Next, we need to create variables storing the dependent and independent variables. Here the target variable Iris species is dependent on the feature_variables so the flower properties i.e. petal width, petal length, sepal length and sepal width are independent variables.

The data set printed above, you can see that the first four columns are independent variables and the last one has the dependent variable. So, in the below line of codes, variable x is to store the values of first four columns and y for the target variable.

# Creating target and feature variables
x=df.iloc[:,0:4].values
y=df.iloc[:,4].values
print(x.shape)
print(y.shape)

The shape of x and y is as below.

Shape of x and y

Splitting the data set

We need to split the data set before applying Machine learning algorithms. The train_test_split() function of sklearn has been used here to do the task. The test data size is set as 20% of the data.

# Splitting the data set into train and test set
x_train, x_test, y_train, y_test=train_test_split(x,y,test_size=0.2,random_state=0)
print(x_train.shape)
print(x_test.shape)

Accordingly, the train data set contains 120 sample data whereas the test data set has 30 sample data.

Application of Decision tree algorithm

So, we have finished with data processing steps and ready to apply the Machine Learning algorithm. I have chosen here a very popular classification algorithm which is Decision Tree algorithm for the first machine learning project.

If this algorithm is new to you, you can refer to this article to learn details about it and how it can be applied with Python.

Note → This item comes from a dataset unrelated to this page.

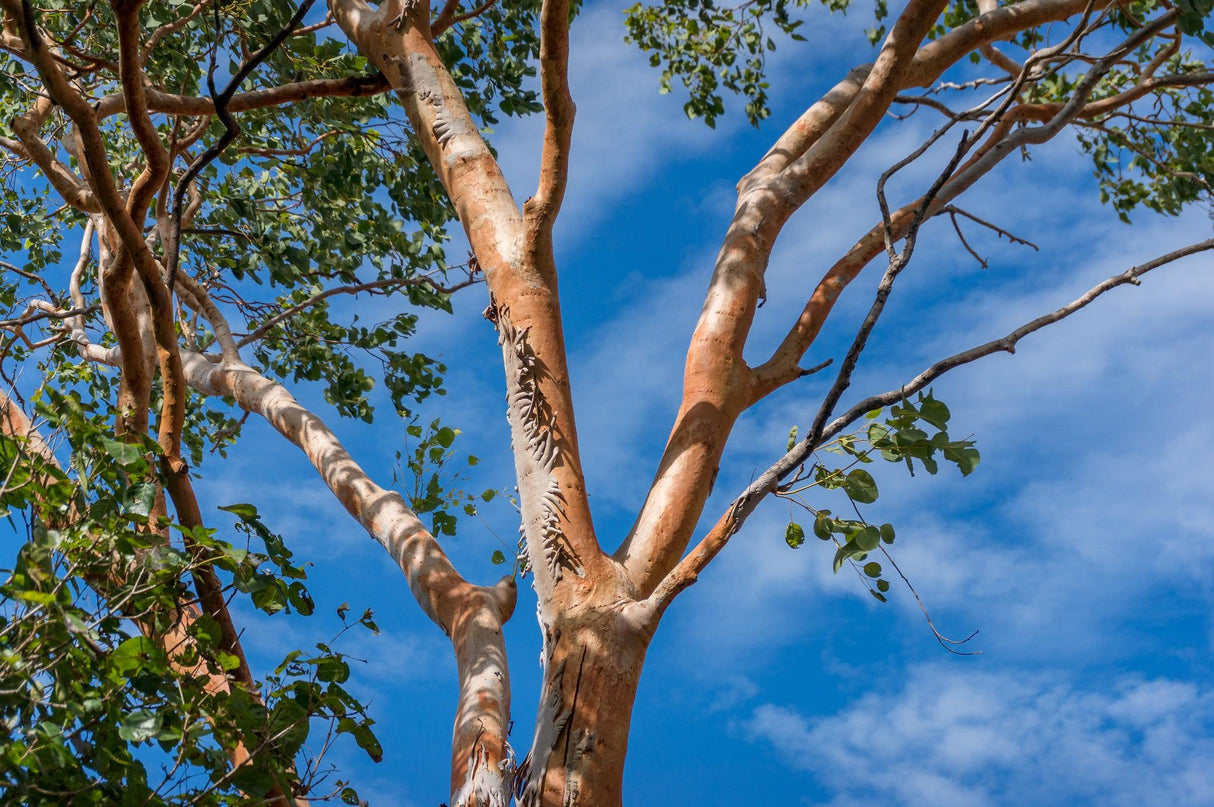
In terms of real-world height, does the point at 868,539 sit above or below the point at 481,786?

The speciality of this ML algorithm is that its logic is very simple and the process is not black box like most other ML algorithms. Which means that we can see and understand how the decision-making process is going on.

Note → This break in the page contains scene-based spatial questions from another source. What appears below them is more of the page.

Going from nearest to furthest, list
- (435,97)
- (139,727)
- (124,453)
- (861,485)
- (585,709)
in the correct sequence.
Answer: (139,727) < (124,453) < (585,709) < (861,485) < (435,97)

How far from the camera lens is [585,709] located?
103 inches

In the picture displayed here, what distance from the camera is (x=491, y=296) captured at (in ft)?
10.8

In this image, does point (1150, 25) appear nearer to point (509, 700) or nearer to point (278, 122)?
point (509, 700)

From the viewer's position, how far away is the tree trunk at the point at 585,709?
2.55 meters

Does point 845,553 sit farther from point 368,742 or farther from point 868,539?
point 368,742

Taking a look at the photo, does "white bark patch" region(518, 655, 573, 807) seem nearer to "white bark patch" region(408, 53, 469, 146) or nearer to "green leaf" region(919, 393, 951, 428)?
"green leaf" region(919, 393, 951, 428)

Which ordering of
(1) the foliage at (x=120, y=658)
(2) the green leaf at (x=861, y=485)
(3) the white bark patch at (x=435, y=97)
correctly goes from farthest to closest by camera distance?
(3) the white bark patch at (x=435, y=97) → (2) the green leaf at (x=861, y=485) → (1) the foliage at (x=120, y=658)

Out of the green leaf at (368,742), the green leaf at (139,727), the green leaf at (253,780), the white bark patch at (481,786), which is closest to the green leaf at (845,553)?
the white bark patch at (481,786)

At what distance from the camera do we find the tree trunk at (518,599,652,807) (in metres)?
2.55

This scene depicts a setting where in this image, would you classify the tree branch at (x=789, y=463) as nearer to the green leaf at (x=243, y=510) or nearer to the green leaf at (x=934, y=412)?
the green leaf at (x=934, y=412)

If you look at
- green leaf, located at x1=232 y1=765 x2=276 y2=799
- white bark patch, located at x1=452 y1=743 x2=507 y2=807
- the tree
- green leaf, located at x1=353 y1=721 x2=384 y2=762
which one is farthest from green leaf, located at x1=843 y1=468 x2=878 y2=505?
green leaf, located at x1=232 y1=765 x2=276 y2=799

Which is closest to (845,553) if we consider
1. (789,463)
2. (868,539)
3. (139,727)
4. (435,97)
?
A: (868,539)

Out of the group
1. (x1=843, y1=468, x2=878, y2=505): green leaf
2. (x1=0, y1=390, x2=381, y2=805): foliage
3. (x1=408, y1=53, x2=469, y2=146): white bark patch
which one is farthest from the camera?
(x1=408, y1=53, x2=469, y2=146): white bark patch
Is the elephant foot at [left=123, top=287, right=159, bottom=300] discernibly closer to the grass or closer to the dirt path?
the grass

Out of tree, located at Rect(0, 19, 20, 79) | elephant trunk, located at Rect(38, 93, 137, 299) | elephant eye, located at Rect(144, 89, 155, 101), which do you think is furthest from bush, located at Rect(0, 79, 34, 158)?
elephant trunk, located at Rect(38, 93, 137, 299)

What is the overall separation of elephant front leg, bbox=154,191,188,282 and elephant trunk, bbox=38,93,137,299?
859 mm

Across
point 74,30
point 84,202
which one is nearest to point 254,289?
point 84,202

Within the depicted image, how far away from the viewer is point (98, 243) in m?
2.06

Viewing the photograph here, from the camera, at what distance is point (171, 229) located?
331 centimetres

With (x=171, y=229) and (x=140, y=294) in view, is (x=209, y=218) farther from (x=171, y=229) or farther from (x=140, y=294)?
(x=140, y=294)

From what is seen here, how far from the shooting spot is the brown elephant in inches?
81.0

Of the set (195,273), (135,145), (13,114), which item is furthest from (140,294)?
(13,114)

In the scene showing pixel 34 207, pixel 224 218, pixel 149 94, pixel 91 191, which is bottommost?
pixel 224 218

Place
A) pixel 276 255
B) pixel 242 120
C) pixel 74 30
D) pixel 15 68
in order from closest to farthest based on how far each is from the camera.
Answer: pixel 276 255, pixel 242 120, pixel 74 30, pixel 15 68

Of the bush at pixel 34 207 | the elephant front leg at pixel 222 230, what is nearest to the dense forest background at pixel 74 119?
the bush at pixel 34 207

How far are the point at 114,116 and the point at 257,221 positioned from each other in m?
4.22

So let’s apply this ML model to the training set of Iris data. The DecisionTreeClassifier() of sklearn is the function here which we have imported in the beginning.

# Application of Decision Tree classification algorithm
dt=DecisionTreeClassifier()
# Fitting the dt model
dt.fit(x_train, y_train)

The model thus applied on the training set. In the below screenshot of my Colab notebook you can see the classifier has several parameters specifying the decision tree formation. At this stage you don’t need to bother about all these specifications. We can discuss each of them and what is their function in another article.

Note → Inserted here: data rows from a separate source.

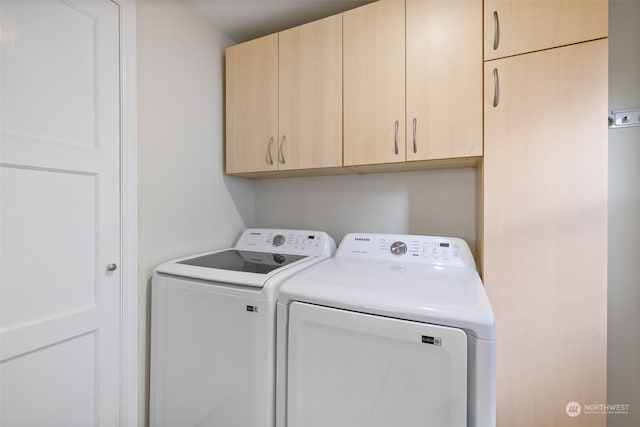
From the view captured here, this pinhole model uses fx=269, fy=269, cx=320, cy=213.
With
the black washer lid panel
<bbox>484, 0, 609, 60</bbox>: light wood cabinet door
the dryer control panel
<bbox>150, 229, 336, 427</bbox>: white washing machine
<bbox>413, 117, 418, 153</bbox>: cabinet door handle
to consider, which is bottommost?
<bbox>150, 229, 336, 427</bbox>: white washing machine

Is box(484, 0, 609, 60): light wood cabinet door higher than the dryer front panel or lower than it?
higher

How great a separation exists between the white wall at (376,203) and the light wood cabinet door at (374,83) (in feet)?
1.23

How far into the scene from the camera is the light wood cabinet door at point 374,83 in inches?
50.8

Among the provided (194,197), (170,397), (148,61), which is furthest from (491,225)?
(148,61)

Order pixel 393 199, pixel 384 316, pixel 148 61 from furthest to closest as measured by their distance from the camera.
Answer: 1. pixel 393 199
2. pixel 148 61
3. pixel 384 316

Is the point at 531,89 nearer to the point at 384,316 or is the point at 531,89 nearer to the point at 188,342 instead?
the point at 384,316

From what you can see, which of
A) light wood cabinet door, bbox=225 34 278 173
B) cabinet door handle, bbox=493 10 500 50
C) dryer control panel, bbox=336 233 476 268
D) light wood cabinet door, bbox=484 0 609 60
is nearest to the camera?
light wood cabinet door, bbox=484 0 609 60

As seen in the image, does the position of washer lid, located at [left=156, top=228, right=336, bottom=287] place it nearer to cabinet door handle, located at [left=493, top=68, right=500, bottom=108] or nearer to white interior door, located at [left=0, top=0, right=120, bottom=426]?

DecisionTreeClassification model fit:First machine learning project
Fitting the Decision Tree Classification model

Prediction using the trained model

To test the model we will first create a new data. As this data has not been used in model building so the prediction will not be biased.

# Creating a new feature set i.e. a new flower properties
x_new = np.array([[4.9,	3.0,	1.4,	0.2]])
# Predicting for the new data using the trained model
prediction = knn.predict(x_new)
print("Prediction:",prediction)

See the prediction result using the trained Decision Tree classifier. It gives the result as 0 which represents the iris species “Setosa”. We have discussed before the Iris species are represented in the data frame with digits 0,1 and 2.

Prediction for the new data

Lets try to predict the result using the test set with 20% of data kept independent while model training. We will also use two metrics suggesting the goodness of fit of the model.

y_pred = dt.predict(x_test)
print("Predictions for the test set:",y_pred)
# Metrics for goodness of fit 
print("np.mean: ",np.mean  (y_pred == y_test))
print("dt.score:", dt.score(x_test, y_test))

And the output of the above piece of code is as below.

Prediction using the test set

You can see that the testing accuracy score is 1.0!. So, it is indicating a problem. The problem of overfitting. Which is very common with Decision Tree Classification. Overfitting suggests that the model is a too good fit for this particular data set. Which is not desirable. And ideally, we should try other machine learning models to check their performance.

So in this section next we will not take up a single ML algorithm, rather we will take up a bunch of ML algorithms and test their performance side by side to choose the best performing one.

Application of more than one ML models simultaneously

In this section, we will fit multiple ML algorithms at a time to classify the Iris data and see which one of them is the most accurate. The ML algorithms we will use here are Linear Discriminant Analysis, Naive Bayes classifier, Logistic regression, Support Vector Machine, K-Nearest Neighbour classifier and also Decision tree classifier which we have already applied before. Here I am including it too just to compare it with the others.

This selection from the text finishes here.